The role of SCOTUS is not to make a
value judgement, as did the previous Court. The role of the Court is to
determine the Constitutionality of a law and the Statutes pursuant thereto.
They are to look at whether Art 1 Section 8, and laws pursuant, includes a
federal role in healthcare, period. It does not, simply stated. Read it
yourself and tell me the Fed Gov even has a dog in that hunt. But, you say, “We
all have a RIGHT…”
While we all here are born with the
same equal opportunity, we all don’t end up with equal results. Ah yes, those
prickly laws of nature… Where you end up is what you earn, not what the
government provides. If your self-worth and self-reliance takes you to a lofty
life style, I say well deserved. If it is however, based upon what you get from
the government, you are simply a ward of the state and that just ain’t very
lofty. If you have an iPhone and a BMW and live in mommy’s basement and daddy
paid for it all, you didn’t earn it, mommy and daddy did. Your
self-actualization is determined by yourself, individually, by what you earn;
not that of mommy and daddy, not Fed Gov. YOU!

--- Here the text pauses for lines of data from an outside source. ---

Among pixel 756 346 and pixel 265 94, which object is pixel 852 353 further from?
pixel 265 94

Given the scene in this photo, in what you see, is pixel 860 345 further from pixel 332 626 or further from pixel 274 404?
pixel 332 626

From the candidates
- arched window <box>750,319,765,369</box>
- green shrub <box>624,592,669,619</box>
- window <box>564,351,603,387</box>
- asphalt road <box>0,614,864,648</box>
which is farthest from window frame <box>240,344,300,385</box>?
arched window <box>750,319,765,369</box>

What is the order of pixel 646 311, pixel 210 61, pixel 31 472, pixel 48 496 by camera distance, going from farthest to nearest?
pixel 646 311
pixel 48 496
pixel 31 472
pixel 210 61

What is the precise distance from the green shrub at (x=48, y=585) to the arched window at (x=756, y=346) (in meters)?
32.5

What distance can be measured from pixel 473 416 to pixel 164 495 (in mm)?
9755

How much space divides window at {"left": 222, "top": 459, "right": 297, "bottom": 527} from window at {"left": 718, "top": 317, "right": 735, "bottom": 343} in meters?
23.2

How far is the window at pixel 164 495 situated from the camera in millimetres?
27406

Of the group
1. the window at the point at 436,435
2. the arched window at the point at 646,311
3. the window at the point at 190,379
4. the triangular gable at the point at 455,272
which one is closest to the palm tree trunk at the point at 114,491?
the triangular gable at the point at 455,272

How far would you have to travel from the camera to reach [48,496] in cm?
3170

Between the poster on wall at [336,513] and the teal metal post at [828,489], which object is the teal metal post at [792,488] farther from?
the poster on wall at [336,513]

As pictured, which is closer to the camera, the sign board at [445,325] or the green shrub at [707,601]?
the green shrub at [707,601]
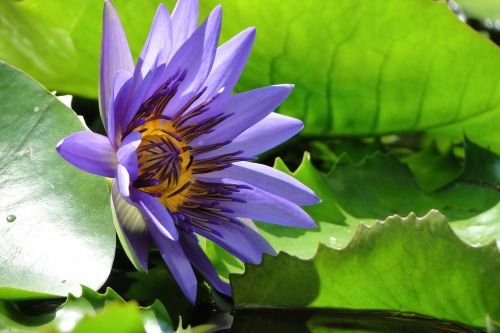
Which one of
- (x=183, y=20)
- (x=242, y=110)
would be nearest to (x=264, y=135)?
(x=242, y=110)

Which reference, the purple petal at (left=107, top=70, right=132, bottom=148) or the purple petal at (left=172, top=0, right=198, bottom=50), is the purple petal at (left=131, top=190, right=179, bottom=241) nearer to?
the purple petal at (left=107, top=70, right=132, bottom=148)

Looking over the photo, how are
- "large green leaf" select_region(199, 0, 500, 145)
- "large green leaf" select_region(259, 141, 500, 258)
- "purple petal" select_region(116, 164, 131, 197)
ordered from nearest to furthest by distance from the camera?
"purple petal" select_region(116, 164, 131, 197) < "large green leaf" select_region(259, 141, 500, 258) < "large green leaf" select_region(199, 0, 500, 145)

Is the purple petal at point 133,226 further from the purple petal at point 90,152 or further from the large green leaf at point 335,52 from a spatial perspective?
the large green leaf at point 335,52

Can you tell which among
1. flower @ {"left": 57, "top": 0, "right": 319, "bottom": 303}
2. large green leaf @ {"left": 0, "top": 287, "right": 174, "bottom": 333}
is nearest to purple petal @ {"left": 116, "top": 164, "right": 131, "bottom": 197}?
flower @ {"left": 57, "top": 0, "right": 319, "bottom": 303}

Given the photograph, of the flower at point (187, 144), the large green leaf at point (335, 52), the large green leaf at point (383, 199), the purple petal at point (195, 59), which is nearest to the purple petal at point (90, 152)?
the flower at point (187, 144)

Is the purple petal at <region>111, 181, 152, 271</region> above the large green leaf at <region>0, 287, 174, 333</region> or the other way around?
above

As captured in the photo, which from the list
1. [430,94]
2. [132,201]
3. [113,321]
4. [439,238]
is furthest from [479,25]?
[113,321]

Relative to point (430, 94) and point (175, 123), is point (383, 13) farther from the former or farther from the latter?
point (175, 123)
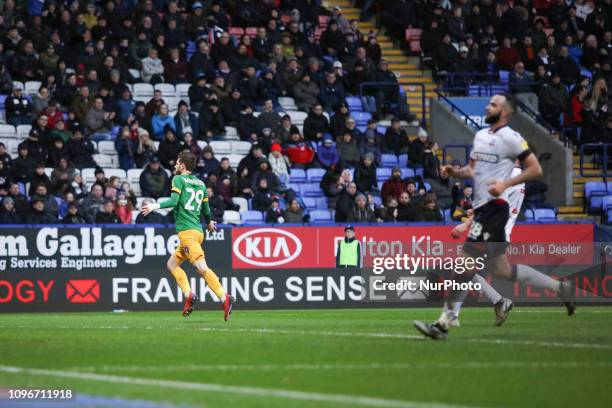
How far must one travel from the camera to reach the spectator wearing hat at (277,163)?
1148 inches

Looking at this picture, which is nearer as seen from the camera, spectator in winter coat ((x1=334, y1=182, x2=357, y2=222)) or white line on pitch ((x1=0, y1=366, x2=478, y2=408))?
white line on pitch ((x1=0, y1=366, x2=478, y2=408))

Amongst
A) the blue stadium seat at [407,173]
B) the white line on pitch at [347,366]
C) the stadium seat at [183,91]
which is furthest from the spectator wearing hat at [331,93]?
the white line on pitch at [347,366]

For those of you who say that
healthcare/ insurance should be a federal prerogative, there are two ways to
amend the Constitution to get that done. The framers provided those mechanisms
and that is why it is a “Living Document”; it can be expanded in time if it is
determined a sufficient enough priority to include. It only takes ¾ of the
States to agree to an amendment. Good luck Chuck! Please note that I said
STATES—we are a Republic, not a free for all democracy as some would wish. Otherwise,
it is just another Letter to Santa Wish List. It is not the role of the Fed Gov
to make sure we all have a car, iPhone, live to collect Social Security, a home
in Palm Springs or even healthcare/ insurance, dread the thought. “If wishes
were fishes…” Where/ when did we come up with thinking we deserve all of this
crap or that it is a RIGHT? Ultimately, you will get what you paid for and you
will get paid for what you earn. THAT is a veritable right.